Es gibt Songs, die sind so schlecht, dass sie schon wieder gut sind. Und dann gibt es Songs, die so schlecht sind, dass sie auch genauso schlecht bleiben. Ein sehr gutes Beispiel für die zweite Kategorie war "Aven Romale" von Gipsy.cz, dem tschechischen Beitrag von 2009. Ein Sänger, der im knallorangen Superman-Outfit direkt einer Nervenheilanstalt entsprungen scheint, wirr und scheinbar orientierungslos über die Bühne hüpft. Dazu gibt es Rap (die tschechische Variante davon) und eine "Band", der die ganze Aufführung selbst nicht geheuer scheint. Ein Song, der dermaßen dumm ist, dass von mehrmaligem Hören dringend abgeraten wird. Was aus Gipsy.cz danach wurde und ob es musikalische Weiterentwicklung gab, man weiß es nicht. Null Punkte, letzter Platz.

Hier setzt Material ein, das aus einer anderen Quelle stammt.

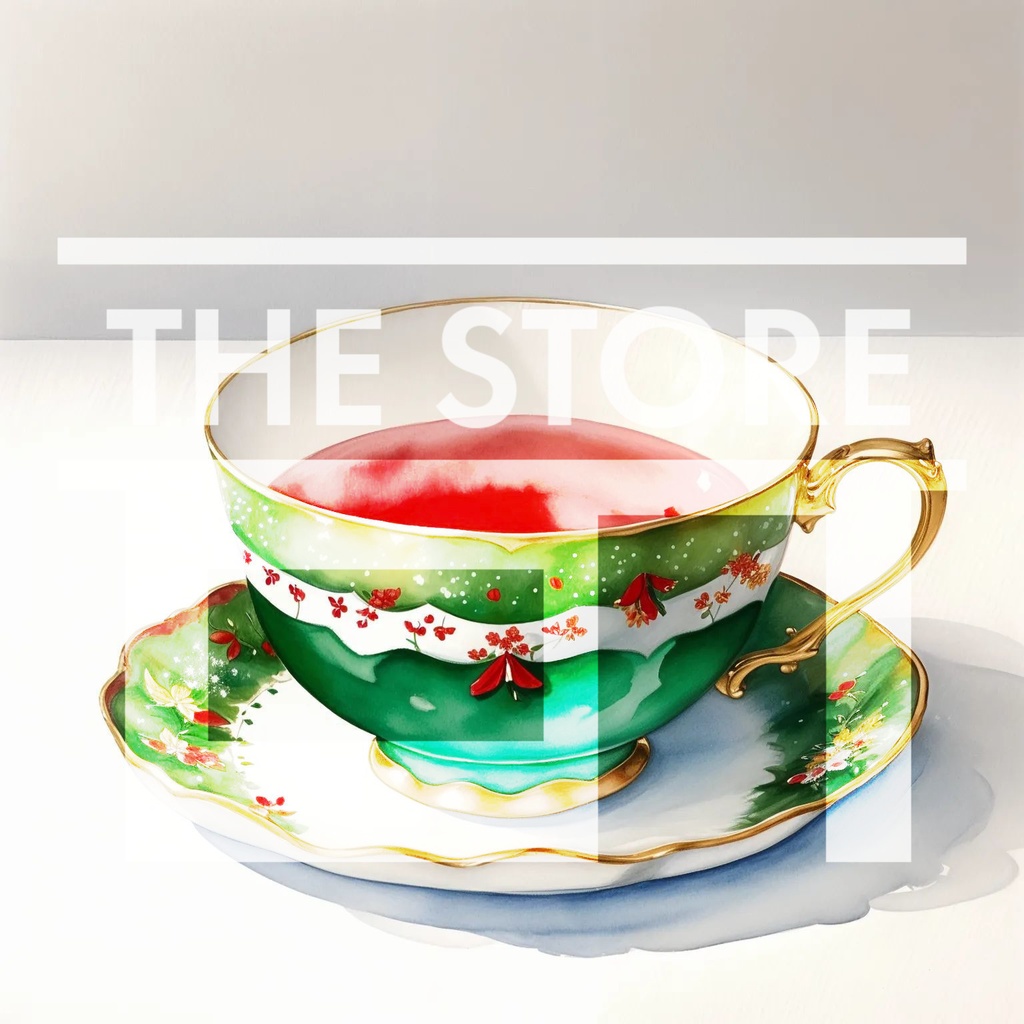 【イラスト素材】クリスマスデザインのティーカップ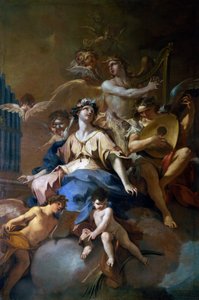 Glory of St Cecilia musiikillisten enkelien kanssa, n. 1720 (öljy kankaalle) tekijältä Sebastiano Galeotti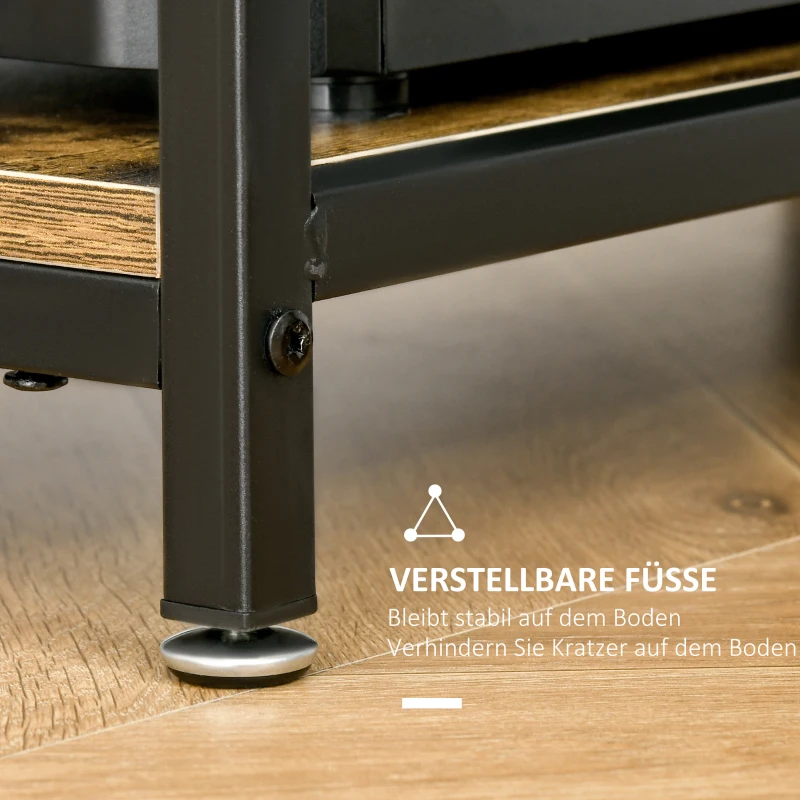 HOMCOM Computertisch Schreibtisch Bürotisch PC Tisch Home Office Arbeitstisch mit Ablagen Industrieller Stil Rustikal-Braun Metall 120 x 60 x 75 cm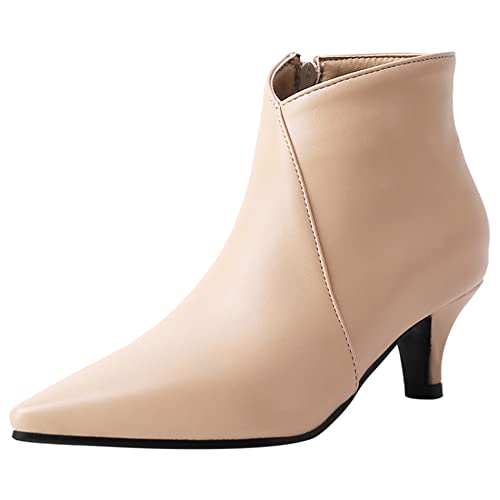 Lroey Reoly Damenstiefeletten mit Kitten-Heel, Kleid Stiefeletten Mitte Absatz Pointed Toe Stiefeletten Zip Simple 081 Aprikose Gr 41 EU Lroey Reoly Damenstiefeletten mit Kitten-Heel, Kleid Stiefeletten Mitte Absatz Pointed Toe Stiefeletten Zip Simple 081 Aprikose Gr 41 EU von Lroey Reoly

Die Holländer sind ein lustiges Völkchen, sie trinken gerne das eine oder andere gute Bier und spielen famosen Fußball - das sind doch sympathische Züge! 2010 kam es dann ganz anders: Eine gewisse Sieneke ließ die Welt wissen: "Ik Ben Verliefd (Sha La Lie)" - Sie können den Titel auch ohne Holländisch-Kenntnisse übersetzen. Die Musik dazu erinnert an die Schlagerparade 1971 und bemüht sich erst gar nicht, den Hauch eines klar gefassten Gedankens zu vermitteln. Musik mit abgelaufenem Haltbarkeitsdatum, Ware nicht mehr in Ordnung. Das Kinderlied auf Autopilot war trotzdem noch für Platz 14 und 29 Punkte gut und hatte mit Pierre Kartner tatsächlich einen Komponisten, der dem Vorschulalter schon entwachsen war. Da hilft auch keine orange Brille mehr. Sha La Nie!
Wir schreiben das Jahr 2011 - und noch immer gebärt der Grand Prix Eurovision de la Chanson gar seltsame Kinder. Was man dazu braucht? Auf dem Kopf tragen zwei nervöse Bürschchen zum Atompilz aufgerichtetes Haupthaar, dazu gibt es zappeliges Rumgehample, ein knallrotes Gartenzwerg-Outfit und grottenschlechten Gesang, den man sich unverstärkt gar nicht vorstellen möchte. Fertig ist das aktuelle irische Song-Contest-Süppchen "Lipstick" von Jedward. Es ist einer jener gar nicht so raren Beiträge, bei dem man spätestens nach einem halben Takt weiß, dass einen das Lied die nächsten drei Minuten piesaken wird. Sofern man es so lange durchhält freilich. Dabei ist Irland ein so schönes Land - und der Johnny Logan war dereinst doch durchaus erträglich.